WARNING: v 3.0 changes the meaning of inputs for the lognormal, beta and gamma
distributions. The inputs now are the mean and standard deviation of the generated
variables for all distributions. For distributions related to interventions (.inp
files) this wasn't the case until v 3.3.
Only certain parameter values are legal, as was true before, e.g., standard deviations can not be negative. Usually the restrictions are obvious: the mean must be in the domain of the corresponding distribution, i.e., $>0$ for lognormal and gamma, in $(0, 1)$ for beta. The most subtle one is that $s$, the standard deviation of the beta, must satisfy $s^2 < m (1-m)$, with $m$ the mean.
Previously, the input parameters were the "native" parameters of the distribution (not always a well-defined concept; operationally the parameters NumPy
uses), which means that to use those old inputs with the new code you must translate them into the implied mean and standard deviation.

List of tasks —
(1) In the note on distribution inputs, what condition must the standard deviation of the beta distribution satisfy?
(2) Carry on the note on distribution inputs, starting after its last sentence.
The material that follows is not needed for anything here.

Data section —

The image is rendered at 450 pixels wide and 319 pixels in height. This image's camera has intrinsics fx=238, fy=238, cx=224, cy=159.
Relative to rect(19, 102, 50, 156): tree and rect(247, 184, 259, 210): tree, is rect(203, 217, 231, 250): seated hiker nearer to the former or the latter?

Expected answers —
(1) Its square must be less than m(1 − m), where m is the mean.

(2)
As an example of translating from the old to new parameterization, consider the lognormal. Recall that $Y$ has a lognormal distribution if $X = \log(Y)$ has a normal distribution. The old interpretation was that the mean and sd referred to $X$; under the new scheme they refer to $Y$. If $a$ and $b$ are the mean and sd of the normal ($X$), and $m$ and $s$ are the mean and sd of the log-normal, they are related by
$m = \exp(a+b^2/2)$
$s^2 = (\exp(b^2)-1)\exp(2a+b^2)$.
So, if you're being mechanical, the old $a$ and $b$ must be changed to the new $m$ and $s$. However, that exercise might reveal that the old values weren't sensible, in which case a rethink would be in order.
There are other more subtle changes to the handling of correlated random numbers. The old code was ineffective in inducing correlations for beta, and possibly log-normal, distributions. The new code should generally induce higher correlations, though they will necessarily be imperfect. The correlations for interventions continue to be handled the old way, for now.
The previous discussion was a slight simplification: the program actually will accept "impossible" inputs in some cases and reinterpret them as described below.
Usage: mc <command> [options]
Commands:
init initialize Montecarlo files
run-sims [iterations] [start] [seed] run MC simulations
[aliases: run, r]
Options:
--python, --py python interpreter to use [string] [default: py probably only works on MS-Windows]
--help Show help
Use mc run --help for fuller meaning of arguments
Usage: frmtToData.py
Scans the output of a simulation run and converts it to a single datafile.
Usage: frmtReport.py
This GUI takes the datafile produced by frmtToData and shows a list of variables.
If you click on a variable the program will output a summary file.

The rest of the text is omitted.